Девушка застенчиво кивнула и поздоровалась с рыболовами.
— Так не узнаете? — снова спросил Валериан оторопелых приятелей. — Да ведь это же Кето, ребята!
— Кето? — Серго зажал в кулак ключ от машины, намотав цепочку на палец.
— Ну да, Кето.
— Кето… — скривив толстые губы, задумался Лео. Девушка застыдилась еще больше.
— Как же вы Не помните, ребята? Мы еще у нее в Алвани до утра пировали!
На этот раз все вспомнили, заулыбались и один за другим подошли к девушке, поздоровались с нею за руку, спросили, как она поживает, как у нее дома и здоровы ли родители.
Выяснилось, что и сама она поживает хорошо, и родители здоровы, и дома все благополучно.
Девушка понемногу освоилась, перестала стесняться. Она поправила на голове косынку и принялась хозяйничать. Дрова в костре перегорели в жар. Мясо было нарезано.
Рыбу вымыли, и шашлыки зашипели на раскаленных угольях.
Особенно обрадовались парни котелку, наполненному спелыми помидорами.
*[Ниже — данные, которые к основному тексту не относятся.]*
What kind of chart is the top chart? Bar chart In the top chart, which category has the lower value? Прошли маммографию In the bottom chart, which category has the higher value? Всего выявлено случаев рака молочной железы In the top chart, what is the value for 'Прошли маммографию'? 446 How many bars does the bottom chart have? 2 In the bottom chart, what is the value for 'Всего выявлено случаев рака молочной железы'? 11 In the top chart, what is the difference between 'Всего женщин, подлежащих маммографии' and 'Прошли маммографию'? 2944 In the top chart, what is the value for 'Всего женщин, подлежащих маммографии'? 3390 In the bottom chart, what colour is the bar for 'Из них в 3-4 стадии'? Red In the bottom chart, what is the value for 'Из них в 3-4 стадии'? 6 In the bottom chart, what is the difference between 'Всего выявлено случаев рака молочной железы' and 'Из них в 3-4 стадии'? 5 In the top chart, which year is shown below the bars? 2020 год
Помидоры высыпали на принесенное девушкой блюдо, разделали и обложили сверху кружками нарезанного лука.
— Как это мы не догадались помидоры захватить? — удивлялся Шалико.
— Так вот почему он задержался, этот черт! — радовался Лео, усердно помогавший девушке в ее хозяйственных хлопотах.
Но только вино окончательно развязало языки. Объемистый бычий рог переходил из рук в руки, и сердца рыболовов понемногу раскрывались до самых потаенных уголков. Сверкала и пенилась при свете костра темно-алая струя вожделенной влаги, утоляя жажду, умягчая пересохшие глотки, растекаясь огнем по жилам.
Кучками громоздились прямо на зеленой траве вареная рыба, шашлыки на прутьях, разломанные хрустящие шоти и хлебцы. Подвыпив, приятели забыли о лопухах, что должны были служить вместо тарелок. Они рубили маслянистый тушинский сыр на толстые куски и бросали их друг другу. Тосты следовали за тостами — пили за ближнюю гору и за дальнюю, за осину над головой и за мураву под ногами, за голубые волны Алазани и за гнилой пень, что повстречался сегодня на дороге.
Не сумев утолить жажду бычьим рогом, Закро заявил, что будет пить прямо из бочонка, который и был ему торжественно подан с одобрительными возгласами, с шумом и хохотом.
Закро ухватил обеими руками двадцатипятилитровый бочонок и провозгласил здравицу за тех, чье сердце к сердцу друга тянется, кто друга любит и тоскует о нем в разлуке.
Общий рев заглушил его слова; Закро под гром аплодисментов поднял высоко над головой бочонок и подставил рот под толстую темную струю.